- [Exercise directions]: Reproduce word for word the passage of the rubber band heat engine thread from "Find the efficiency of a" to "rubber band engine.".

- [Selected extract]:
____
Heat engine that uses a rubber band (Thermodynamics)

  • #1

Homework Statement:

Find the efficiency of a three-step cycle heat engine that uses a rubber band (the cycle is shown in the figure), which idealized equation of state is J= aLT (J is the tension, L is the length of the rubber band per unit mass, a is a constant and T is the temperature). The specific heat capacity is a constant, c. Find the efficiency of this rubber band engine.

Relevant Equations:

dQ=TdS=(dS/dT)dT+(dS/dL)dL
Screen Shot 2020-08-01 at 9.58.32 PM.png

Nota that the path a to b is isothermal since J is proportional to L, then we can find the value of T_a and T_b using the equation of state and the figure. We have,

\begin{equation}
J_0=\alpha L_0T_b
\end{equation}
or
\begin{equation}
T_b=T_a=\frac{J_0}{\alpha L_0}=T_0
\end{equation}

Also, by using the equation of state we find,

\begin{equation}
T_c=T_0/2
\end{equation}

Now, for the path a to b, we have that

\begin{equation}
\begin{split}
dQ&=T_0dS=T_0\left(\frac{\partial S}{\partial L}\right)_T dL\\
dQ&=-T_0\left(\frac{\partial J}{\partial T}\right)_L dL\\
dQ&=-\alpha LM T_0dL\\
\end{split}
\end{equation}
where M is the mass of the rubber band. Therefore,
\begin{equation}\Delta Q_{ab}=\frac{3L_0J_0M}{2}.\end{equation}

For b to c, we have
\begin{equation}
\begin{split}
dQ=& T\left(\frac{\partial S}{\partial T}\right)_LdT \\
+& T\left(\frac{\partial S}{\partial L}\right)_TdL\\
dQ=&cM dT-\alpha LMT dL\\
dQ=&cM dT-J_0 dL\\
\end{split}
\end{equation}
where I have used the equation of state. Now the change of heat is given by
\begin{equation}\Delta Q_{bc}=-\frac{McT_0}{2}-J_0L_0M.\end{equation}
Finally for c to a we have dL=0 and
\begin{equation}
\begin{split}
dQ=& T\left(\frac{\partial S}{\partial T}\right)_L dT \\
dQ=&cM dT\\
\end{split}
\end{equation}
Then, we find,
\begin{equation}
\Delta Q_{ca}=\frac{McT_0}{2}.
____
- [Data excerpts]:
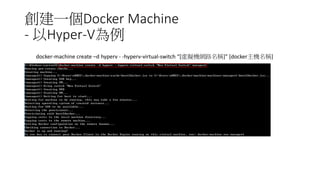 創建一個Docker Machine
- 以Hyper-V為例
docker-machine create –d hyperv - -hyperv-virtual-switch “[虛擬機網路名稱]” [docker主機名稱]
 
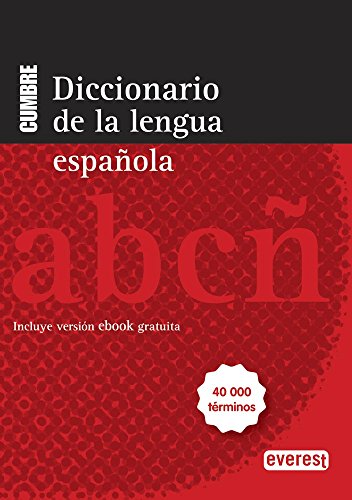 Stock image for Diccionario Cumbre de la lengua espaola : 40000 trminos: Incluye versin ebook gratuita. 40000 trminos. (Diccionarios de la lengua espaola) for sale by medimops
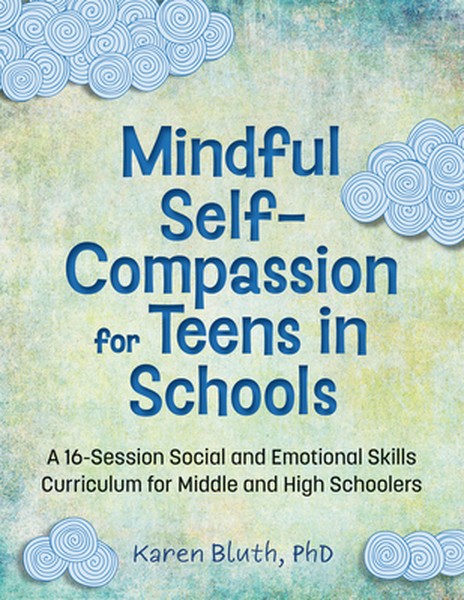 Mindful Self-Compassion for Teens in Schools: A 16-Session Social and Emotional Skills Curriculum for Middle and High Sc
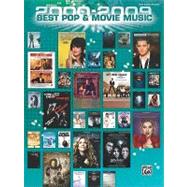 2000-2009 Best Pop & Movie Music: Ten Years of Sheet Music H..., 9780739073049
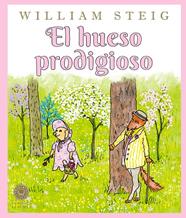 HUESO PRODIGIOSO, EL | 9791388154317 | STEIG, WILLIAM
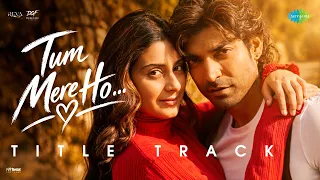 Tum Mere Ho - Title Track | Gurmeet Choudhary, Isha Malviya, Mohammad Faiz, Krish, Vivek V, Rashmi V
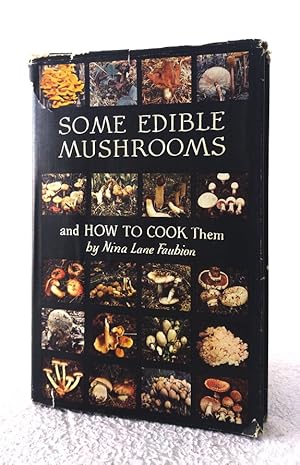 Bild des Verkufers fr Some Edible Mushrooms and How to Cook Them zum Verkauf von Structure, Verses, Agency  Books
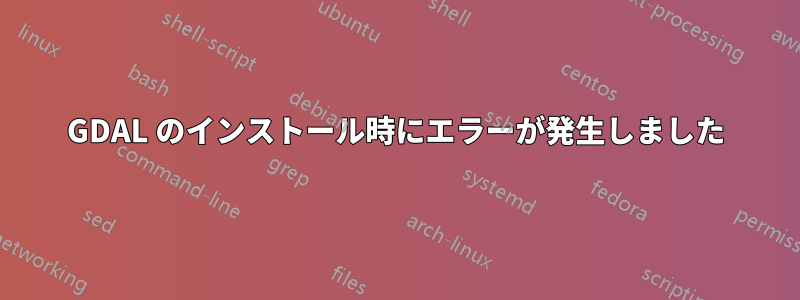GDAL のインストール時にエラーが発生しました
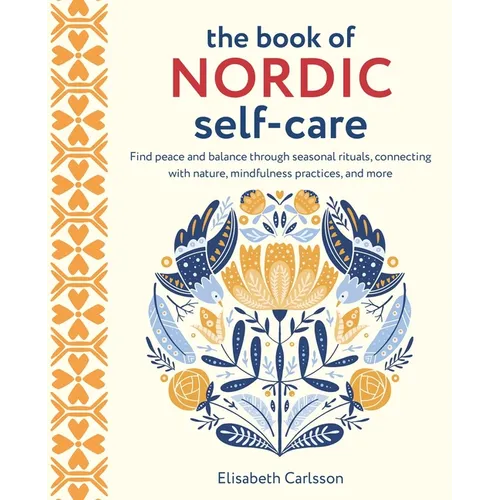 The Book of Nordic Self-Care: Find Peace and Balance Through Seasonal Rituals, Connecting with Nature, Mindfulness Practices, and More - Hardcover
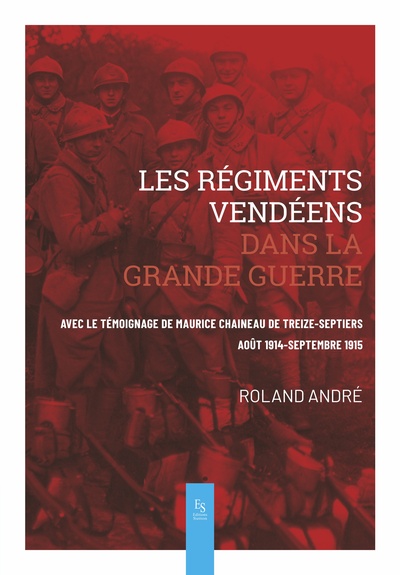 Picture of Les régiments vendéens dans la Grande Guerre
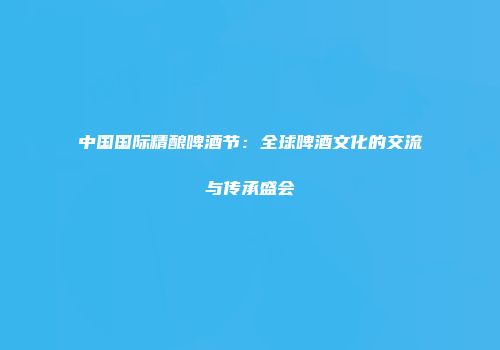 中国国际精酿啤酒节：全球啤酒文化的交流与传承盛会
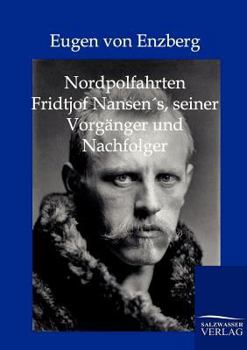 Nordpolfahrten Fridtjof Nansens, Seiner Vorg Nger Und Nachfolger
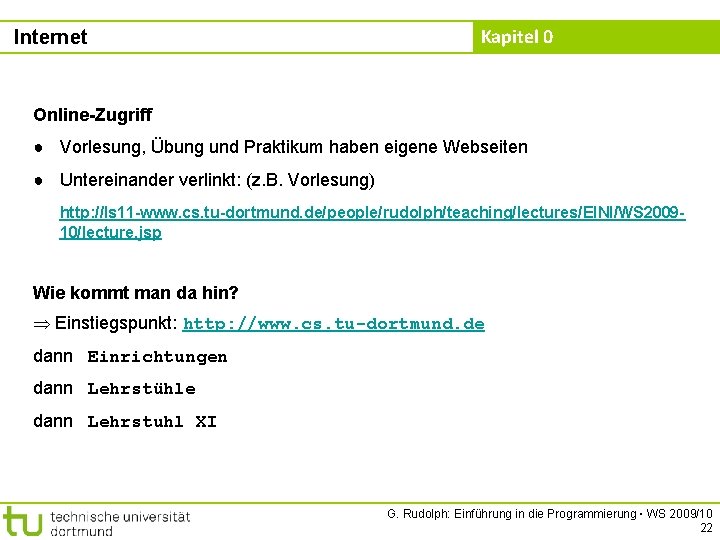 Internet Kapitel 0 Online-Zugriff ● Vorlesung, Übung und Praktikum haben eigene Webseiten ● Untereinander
____
- [Response for this exercise]:
Find the efficiency of a three-step cycle heat engine that uses a rubber band (the cycle is shown in the figure), which idealized equation of state is J= aLT (J is the tension, L is the length of the rubber band per unit mass, a is a constant and T is the temperature). The specific heat capacity is a constant, c. Find the efficiency of this rubber band engine.